What happens if that choice leads to a dead end? How would we recover?

This is where the core idea finally clicked for me. Make a choice, and then make a recursive call on the board. For every recursive call, we revisit the board — all the cells, their rows, columns, and 3×3 subgrids — checking which numbers are still valid. Progress until

  1. We fill the entire board successfully

    • Every empty cell has a valid number  

    • No conflicts remain  

    • We can return the completed board

  2. We hit a dead end

    • An empty cell has no valid candidates  

    • That means the previous choice was wrong  

    • We undo that choice (backtrack) and try the next candidate

Why It Works

The core of the solver is Recursive Backtracking.

The natural instinct is to be "greedy"—pick a valid number and move on. But Sudoku is deterministic; one wrong choice early on can make the board impossible to solve 40 steps later. Backtracking solves this by:

  1. Making a choice.

  2. Moving to the next cell.

  3. If we hit a "dead end" (a cell with zero valid candidates), we undo the last choice and try the next available candidate.

This transforms the problem from "guessing" to a systematic exploration of a decision tree, ensuring we find the solution if it exists.

Code

// Helper function: get all valid candidates for a cell
function getCandidates(board, row, col) {
  const usedNums = new Set();

  // Check row and column
  for (let i = 0; i < 9; i++) {
    if (board[row][i] !== ".") usedNums.add(board[row][i]);
    if (board[i][col] !== ".") usedNums.add(board[i][col]);
  }

  // Check 3x3 subgrid
  const boxRow = Math.floor(row / 3) * 3;
  const boxCol = Math.floor(col / 3) * 3;
  for (let r = boxRow; r < boxRow + 3; r++) {
    for (let c = boxCol; c < boxCol + 3; c++) {
      if (board[r][c] !== ".") usedNums.add(board[r][c]);
    }
  }

  // Collect candidates
  const candidates = [];
  for (let num = 1; num <= 9; num++) {
    if (!usedNums.has(num.toString())) {
      candidates.push(num.toString());
    }
  }

  return candidates;
}

// Recursive backtracking solver
function solve(board) {
  for (let row = 0; row < 9; row++) {
    for (let col = 0; col < 9; col++) {
      if (board[row][col] === ".") {
        const candidates = getCandidates(board, row, col);
        for (const cand of candidates) {
          board[row][col] = cand; // try a candidate
          if (solve(board)) return true; // success!
          board[row][col] = "."; // undo if it fails
        }
        return false; // no candidates worked → backtrack
      }
    }
  }
  return true; // all cells filled
}

// Main function
function sudokuSolve(board) {
  solve(board);
  return board;
}

// Example usage
const board = [
  [".", ".", ".", "7", ".", ".", "3", ".", "1"],
  ["3", ".", ".", "9", ".", ".", ".", ".", "."],
  [".", "4", ".", "3", "1", ".", "2", ".", "."],
  [".", "6", ".", "4", ".", ".", "5", ".", "."],
  [".", ".", ".", ".", ".", ".", ".", ".", "."],
  [".", ".", "1", ".", ".", "8", ".", "4", "."],
  [".", ".", "6", ".", "2", "1", ".", "5", "."],
  [".", ".", ".", ".", ".", "9", ".", ".", "8"],
  ["8", ".", "5", ".", ".", "4", ".", ".", "."]
];

console.log(sudokuSolve(board));

Conclusion

Stepping back, this exercise reminded me that technical interviews aren't just about reaching a "solved" state within 40 minutes—they are about how you navigate the unknown.
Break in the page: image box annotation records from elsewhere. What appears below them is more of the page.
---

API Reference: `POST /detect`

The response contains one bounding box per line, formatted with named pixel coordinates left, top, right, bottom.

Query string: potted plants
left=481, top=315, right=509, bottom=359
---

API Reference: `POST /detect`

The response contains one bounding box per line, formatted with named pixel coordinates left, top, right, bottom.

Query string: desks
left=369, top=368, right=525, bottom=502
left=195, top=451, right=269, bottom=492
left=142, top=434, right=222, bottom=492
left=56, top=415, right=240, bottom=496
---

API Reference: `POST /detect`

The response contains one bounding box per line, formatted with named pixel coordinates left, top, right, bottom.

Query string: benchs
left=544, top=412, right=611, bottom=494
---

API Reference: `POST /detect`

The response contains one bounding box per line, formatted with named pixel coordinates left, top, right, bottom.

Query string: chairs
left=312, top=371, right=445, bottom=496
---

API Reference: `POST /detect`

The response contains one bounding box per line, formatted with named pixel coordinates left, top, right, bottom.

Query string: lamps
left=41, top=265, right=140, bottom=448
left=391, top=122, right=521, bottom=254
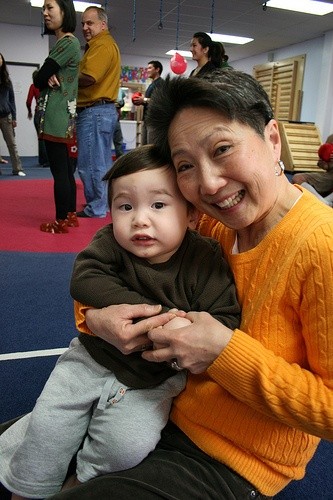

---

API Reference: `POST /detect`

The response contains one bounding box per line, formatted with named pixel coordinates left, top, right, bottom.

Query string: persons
left=50, top=69, right=333, bottom=500
left=33, top=0, right=79, bottom=234
left=0, top=54, right=50, bottom=177
left=134, top=60, right=167, bottom=146
left=291, top=134, right=333, bottom=196
left=112, top=89, right=125, bottom=159
left=188, top=32, right=232, bottom=79
left=76, top=6, right=121, bottom=218
left=0, top=145, right=241, bottom=500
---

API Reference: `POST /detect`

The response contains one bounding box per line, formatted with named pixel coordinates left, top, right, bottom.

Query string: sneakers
left=40, top=219, right=69, bottom=234
left=65, top=213, right=79, bottom=227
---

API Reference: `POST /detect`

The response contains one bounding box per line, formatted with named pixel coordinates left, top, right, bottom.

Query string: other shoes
left=12, top=171, right=26, bottom=177
left=76, top=211, right=106, bottom=219
left=112, top=154, right=117, bottom=161
left=0, top=159, right=8, bottom=164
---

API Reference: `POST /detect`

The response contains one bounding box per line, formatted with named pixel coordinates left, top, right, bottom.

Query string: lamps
left=29, top=0, right=104, bottom=12
left=166, top=0, right=333, bottom=58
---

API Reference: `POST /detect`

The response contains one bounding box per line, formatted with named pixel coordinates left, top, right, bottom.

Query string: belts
left=75, top=99, right=115, bottom=114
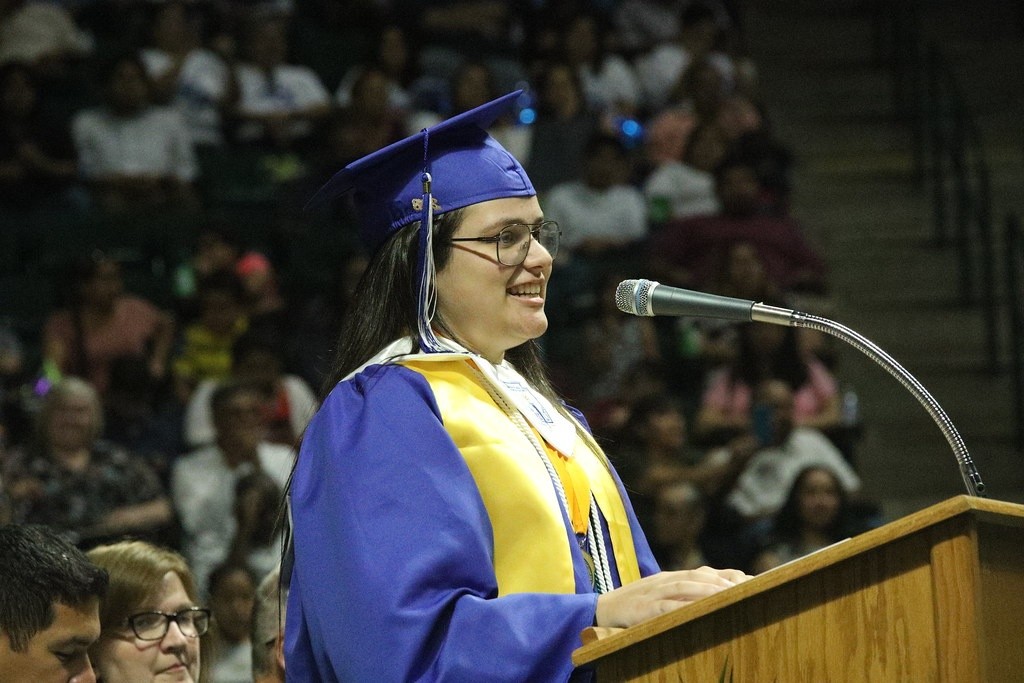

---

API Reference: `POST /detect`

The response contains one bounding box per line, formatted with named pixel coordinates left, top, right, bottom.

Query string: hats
left=301, top=89, right=537, bottom=353
left=232, top=253, right=274, bottom=277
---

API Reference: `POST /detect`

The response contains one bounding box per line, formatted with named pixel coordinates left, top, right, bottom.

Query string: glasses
left=117, top=607, right=215, bottom=642
left=224, top=408, right=279, bottom=423
left=450, top=219, right=565, bottom=269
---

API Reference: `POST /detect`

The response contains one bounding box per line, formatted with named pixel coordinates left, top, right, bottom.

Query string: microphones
left=616, top=280, right=797, bottom=325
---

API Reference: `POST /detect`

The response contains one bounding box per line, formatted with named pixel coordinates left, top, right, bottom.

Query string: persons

While I didn't finish the solver during the session, deconstructing the sub-grid indexing and recursive state afterward turned a stressful moment into a permanent part of my technical toolkit.

In a real-world application, I’d likely optimize this further—perhaps by passing coordinates to the recursive calls to avoid re-scanning the board, or using bitmasking for faster candidate lookups. However, there is immense value in mastering the readable, deterministic logic first.